Анна брошена под поезд, Вронский – в войну.
Смерти повторились.
Что же лежит за всеми этими бесчисленными повторениями и существуют ли эти повторения?
В греческой беллетристике повторялось необычное; оно выделялось, вымышлялось как редкое, но возможное. В закрепленной жизни все было замкнуто; замкнуты были даже самые дома. Даже войти в дом без приглашения хозяина считалось оскорблением.
Женщины выходили из домов только по праздникам и на похороны.
Жизнь текла чрезвычайно замкнуто, вернее – она стояла неподвижно, как в запруде.
Похищения, катастрофы, кораблекрушения разрушали скорлупу жизни и тем самым в какой-то мере освобождали человека.

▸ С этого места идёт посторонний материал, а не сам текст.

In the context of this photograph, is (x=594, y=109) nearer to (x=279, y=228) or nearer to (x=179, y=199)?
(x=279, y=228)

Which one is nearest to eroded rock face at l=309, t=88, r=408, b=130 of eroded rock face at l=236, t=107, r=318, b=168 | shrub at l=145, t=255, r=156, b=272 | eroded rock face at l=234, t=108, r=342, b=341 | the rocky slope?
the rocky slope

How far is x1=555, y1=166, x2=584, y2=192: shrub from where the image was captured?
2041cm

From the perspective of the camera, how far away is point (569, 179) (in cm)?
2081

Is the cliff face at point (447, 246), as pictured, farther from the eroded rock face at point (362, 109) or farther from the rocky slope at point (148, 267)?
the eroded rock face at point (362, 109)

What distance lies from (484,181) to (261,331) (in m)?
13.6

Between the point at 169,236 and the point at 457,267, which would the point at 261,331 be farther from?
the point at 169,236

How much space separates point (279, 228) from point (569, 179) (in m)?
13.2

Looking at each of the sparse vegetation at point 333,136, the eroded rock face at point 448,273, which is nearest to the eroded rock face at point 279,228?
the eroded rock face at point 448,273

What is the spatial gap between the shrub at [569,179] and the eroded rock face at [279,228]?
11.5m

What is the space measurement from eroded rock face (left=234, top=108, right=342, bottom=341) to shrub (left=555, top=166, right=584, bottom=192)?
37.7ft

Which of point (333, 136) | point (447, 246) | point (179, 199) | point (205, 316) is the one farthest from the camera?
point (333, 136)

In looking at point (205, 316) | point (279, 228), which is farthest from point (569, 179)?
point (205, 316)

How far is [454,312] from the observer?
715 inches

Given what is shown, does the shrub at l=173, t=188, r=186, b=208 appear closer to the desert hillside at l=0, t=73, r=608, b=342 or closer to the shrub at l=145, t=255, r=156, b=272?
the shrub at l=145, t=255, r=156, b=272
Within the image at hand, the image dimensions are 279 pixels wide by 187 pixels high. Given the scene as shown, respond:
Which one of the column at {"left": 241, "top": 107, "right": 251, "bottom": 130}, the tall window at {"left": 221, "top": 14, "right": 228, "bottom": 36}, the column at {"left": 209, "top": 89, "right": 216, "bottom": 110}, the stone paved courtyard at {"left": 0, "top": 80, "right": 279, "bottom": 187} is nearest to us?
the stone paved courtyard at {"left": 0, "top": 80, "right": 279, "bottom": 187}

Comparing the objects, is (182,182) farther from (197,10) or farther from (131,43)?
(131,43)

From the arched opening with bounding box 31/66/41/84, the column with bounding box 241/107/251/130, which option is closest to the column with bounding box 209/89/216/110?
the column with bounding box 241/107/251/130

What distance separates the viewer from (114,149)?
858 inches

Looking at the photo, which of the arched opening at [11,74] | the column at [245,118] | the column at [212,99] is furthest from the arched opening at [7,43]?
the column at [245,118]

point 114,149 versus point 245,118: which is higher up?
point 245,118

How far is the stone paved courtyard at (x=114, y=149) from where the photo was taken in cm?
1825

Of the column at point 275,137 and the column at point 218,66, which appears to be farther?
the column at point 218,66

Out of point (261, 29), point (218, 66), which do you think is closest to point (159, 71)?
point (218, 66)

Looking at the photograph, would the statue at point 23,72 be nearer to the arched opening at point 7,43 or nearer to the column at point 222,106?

Мнимые мертвые были свободнее живого, живущего в своем доме. Люди, скитающиеся по дорогам, были «свободнее» горожан, живущих в своих городах.
Луций – герой Апулея – был отправлен Апулеем в путешествие, а затем превращен в осла для того, чтобы показать в метаморфозах разнообразие жизни.
Луций необыкновенно любопытен, он обо всем расспрашивает, собирает сведения. Любопытство заставило его применить на себе волшебную мазь, но только ставши ослом, Луций мог увидать жизнь; для четвероногого существа с длинными ушами раскрылись ворота домов.
Джинны, переносящие человека с места на место в «Тысяче и одной ночи», волшебницы, обращающие купцов в обезьян, а женщин в собак, – весь этот механизм несчастий – тоже способ раскрыть замкнутую жизнь.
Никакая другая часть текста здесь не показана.